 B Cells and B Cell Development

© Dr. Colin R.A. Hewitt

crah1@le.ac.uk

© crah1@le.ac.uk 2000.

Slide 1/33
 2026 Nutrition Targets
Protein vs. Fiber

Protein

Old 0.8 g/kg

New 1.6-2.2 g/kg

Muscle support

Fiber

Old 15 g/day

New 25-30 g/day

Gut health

---

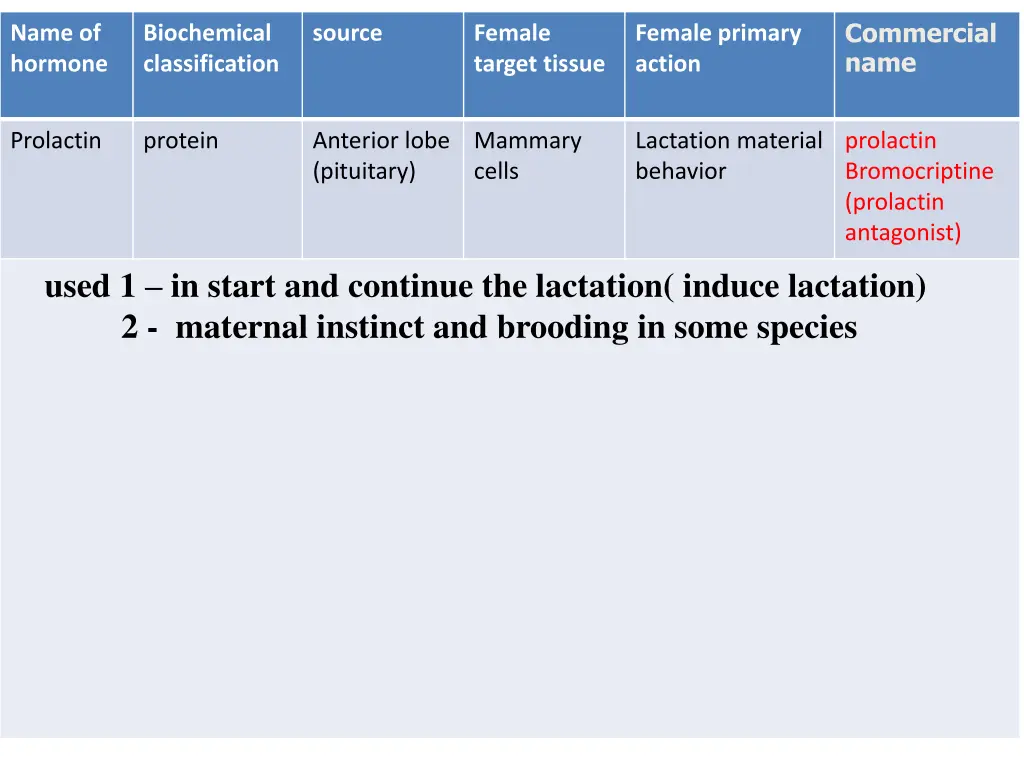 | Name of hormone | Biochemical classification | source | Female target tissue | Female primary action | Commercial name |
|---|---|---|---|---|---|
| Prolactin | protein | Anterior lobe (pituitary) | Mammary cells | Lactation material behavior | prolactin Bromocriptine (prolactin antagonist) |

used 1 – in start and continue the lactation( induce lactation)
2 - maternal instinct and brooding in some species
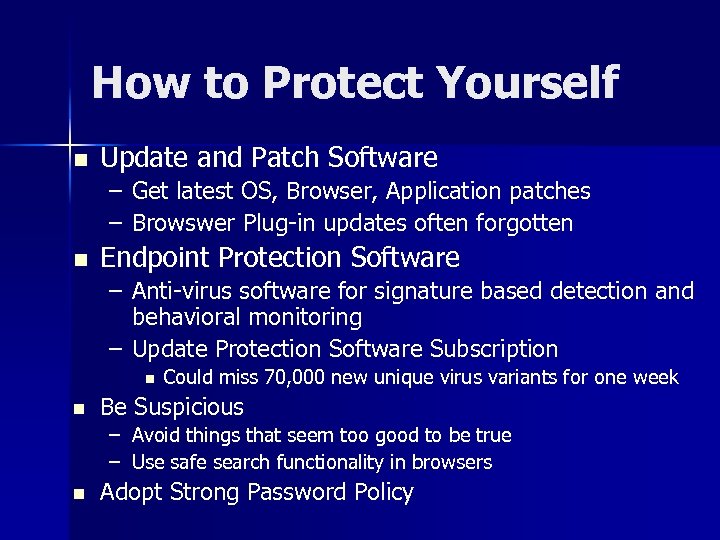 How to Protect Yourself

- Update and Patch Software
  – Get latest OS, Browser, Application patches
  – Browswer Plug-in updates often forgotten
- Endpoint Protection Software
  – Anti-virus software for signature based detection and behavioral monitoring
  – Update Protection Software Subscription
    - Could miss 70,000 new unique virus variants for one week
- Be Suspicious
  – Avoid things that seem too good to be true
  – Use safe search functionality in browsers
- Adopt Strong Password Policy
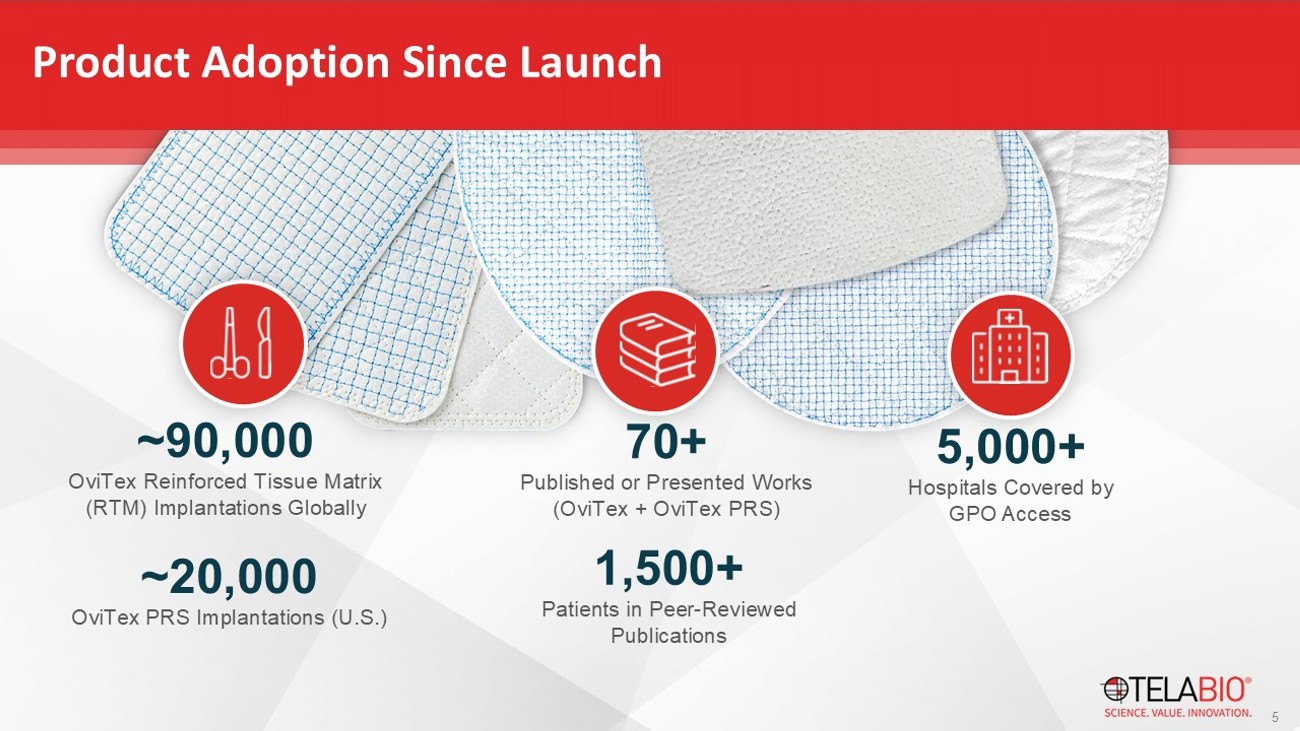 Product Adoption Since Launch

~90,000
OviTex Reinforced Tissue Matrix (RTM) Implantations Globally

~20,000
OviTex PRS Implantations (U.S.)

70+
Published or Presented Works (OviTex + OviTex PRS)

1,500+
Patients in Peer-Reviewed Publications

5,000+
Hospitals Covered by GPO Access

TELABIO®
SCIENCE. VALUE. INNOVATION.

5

---

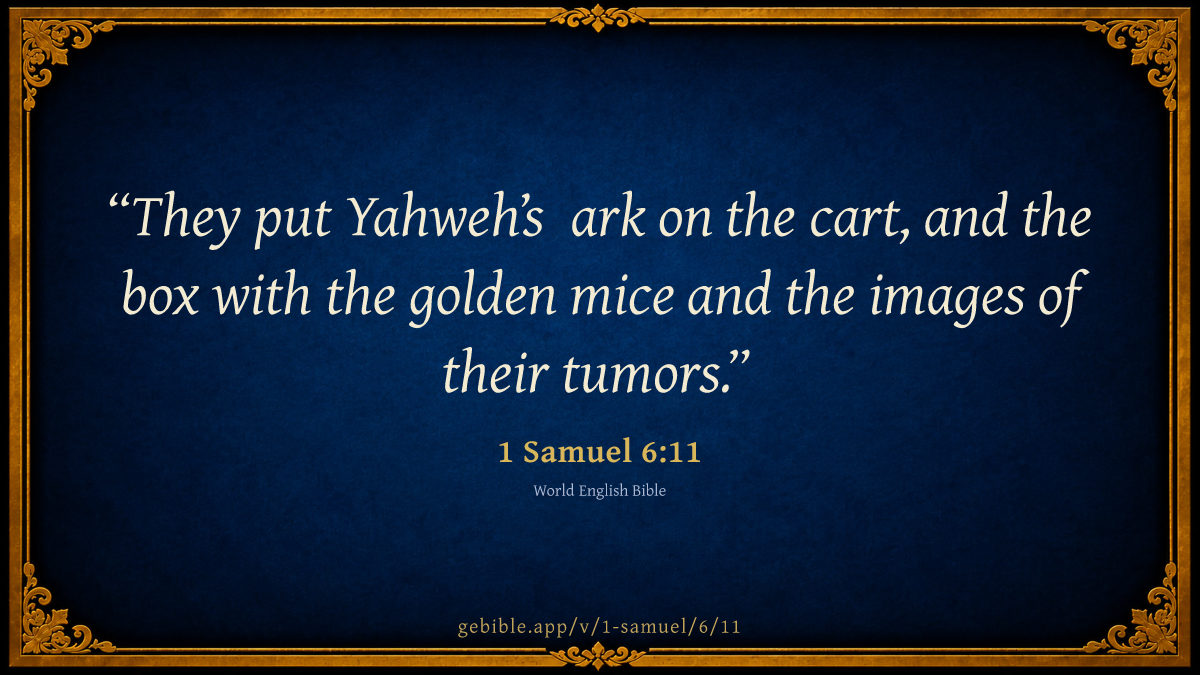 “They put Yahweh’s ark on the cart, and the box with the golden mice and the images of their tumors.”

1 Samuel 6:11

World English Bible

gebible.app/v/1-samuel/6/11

Problem description – Please show every line of the material that contains the string "virus".

Your response –
  – Anti-virus software for signature based detection and behavioral monitoring
    - Could miss 70,000 new unique virus variants for one week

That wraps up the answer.